Wednesday, January 12, 2011

In the Kitchen

Over the holidays I tried some new recipes. A Triple Chocolate Trifle which included a layer of white chocolate peppermint mousse for Christmas Eve, and an Eggnog Cheesecake for New Year's Eve! Both were found in my archive of magazine clippings. After a magazine has been enjoyed, I rip it apart. I have one accordion file folder for recipes and another for home decorating, gardening, crafts, etc.

I have, with some sadness, decided to let all my magazine subscriptions run out. The idea is I will finally have time to search my own collection for ideas, because usually all I have time to do is organize the new additions before another issue comes along.

I am looking forward to trying two new recipes for this coming Sunday dinner. Sesame Root Beer Braised Short Ribs served with sweet potatoes and my trusty Chinese Coleslaw. The other I just found in Martha Stewart's most recent February issue, Ile Flottante, which is described as a floating island, similar to meringues. I am hopeful.

Friday, July 23, 2010

A kid in a candy shop

I have recently ventured into my local health food store, looking for flax oil. I never went in before because the smell of herbs & such seemed so strange. But going in with a shopping list helped me get over my discomfort and realize there are fun things to discover there!

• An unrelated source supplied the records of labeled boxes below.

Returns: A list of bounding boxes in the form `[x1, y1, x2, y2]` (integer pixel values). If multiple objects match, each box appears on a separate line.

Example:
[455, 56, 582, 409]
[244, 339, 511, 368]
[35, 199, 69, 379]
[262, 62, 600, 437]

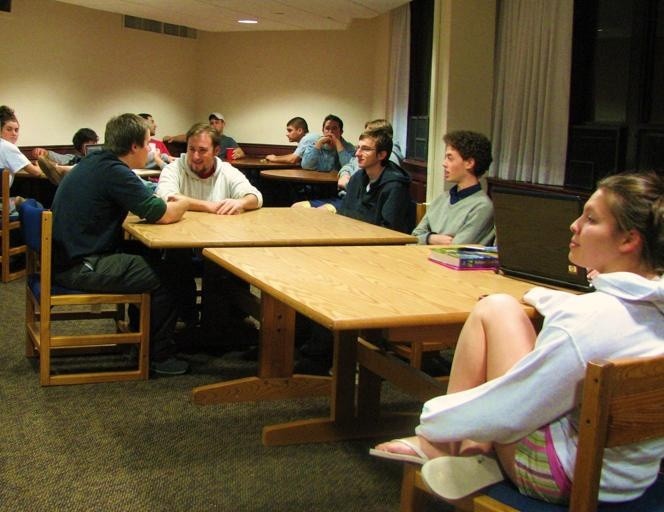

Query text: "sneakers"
[149, 358, 189, 374]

I love the bulk foods section. Each time I go now the boys pick out something new they want to try...wild rice, quinoa, granola, special flours...

Last time we went shopping the boys discovered a machine. You pull the level and peanuts turn into peanut butter. It was so exciting!

Thursday, July 22, 2010

Lemons & Limes

I have been throwing a fourth of a lemon into the blender for each on my green smoothies. It fights skin cancer! But Sarah asked me if limes have the same benefit, so I did some research. Apparently lemons and limes are amazing! And we should find ways to add them to our every day lives.

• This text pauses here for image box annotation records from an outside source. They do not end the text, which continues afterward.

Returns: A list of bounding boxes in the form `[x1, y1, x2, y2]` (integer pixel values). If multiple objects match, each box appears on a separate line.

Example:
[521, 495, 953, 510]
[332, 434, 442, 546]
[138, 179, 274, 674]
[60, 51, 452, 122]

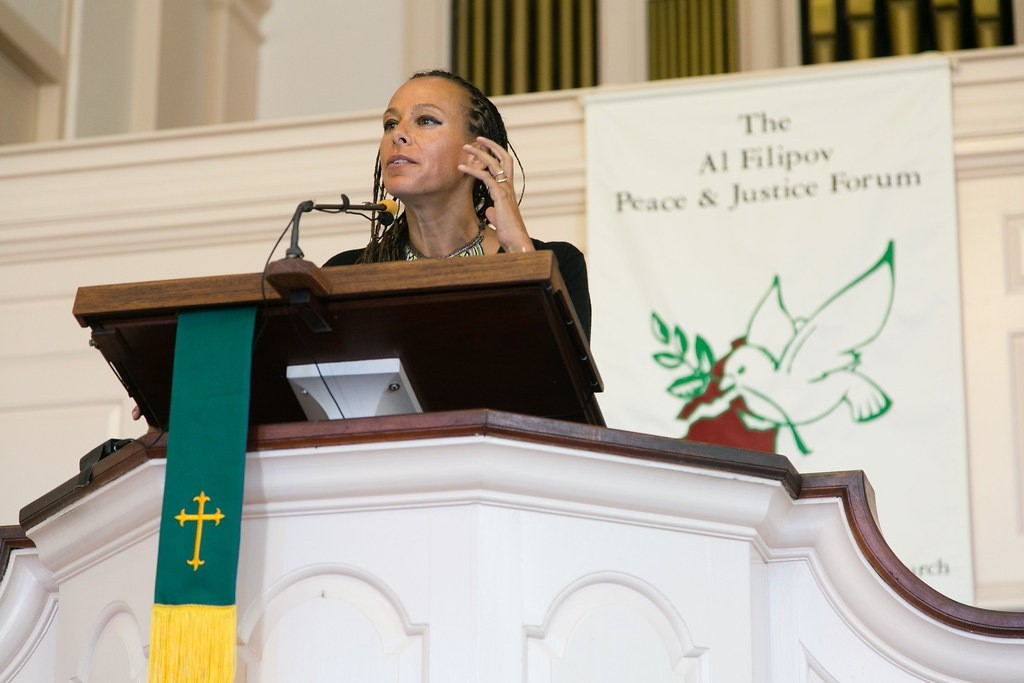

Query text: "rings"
[498, 176, 507, 183]
[493, 170, 504, 178]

Lemons are an anti-bacterial. They fight infection, prevent colds, reduce fever, and aide digestion. Lemons calm anxieties, relieve asthma symptoms; they are useful in maintaining healthy teeth and bones, and strengthen blood vessels, therefore useful for high blood pressure. Pretty impressive.

The benefits of limes are quite similar because both are high in Vitamin C and potassium. I did read that limes help burn fat. One website suggested drinking one glass of warm water with one lime's juice. They said after one week on drinking two glasses a day you should see some results. Limes also reduce cholesterol and fight cancer of the mouth, skin, stomach, colon, lung and breast. So the answer is "yes."

Monday, July 19, 2010

Good for the Earth

I have recently discovered Bear River Valley Cereals at my grocery store. A Utah company producing breakfast with natural sugars and 75% less packaging than the regular cereal box. I am excited to support this company in their efforts to make the world a healthier, cleaner place.

Thursday, May 20, 2010

The Green Smoothie Girl

I recently read about a woman named Robyn Openshaw, who religiously drinks a quart of green smoothies every day. The health benefits are so phenomenal for her and her family, that she has made it her mission to educate as many people as she can about this easy way of packing in your daily quota of fruit and vegetables.

I have since visited her website, as well as purchased her book from Borders. I am now in the process of devouring the contents.

I have always considered myself one who makes healthy food choices, yet I am still often far from consuming the ideal. Not to mention all the cooked vegetables have lost their digestive enzymes and all the raw vegetables are smothered in dressings or dip. This smoothie idea is ingenious and I am so excited about getting started.

I am making my shopping list of ingredients right now.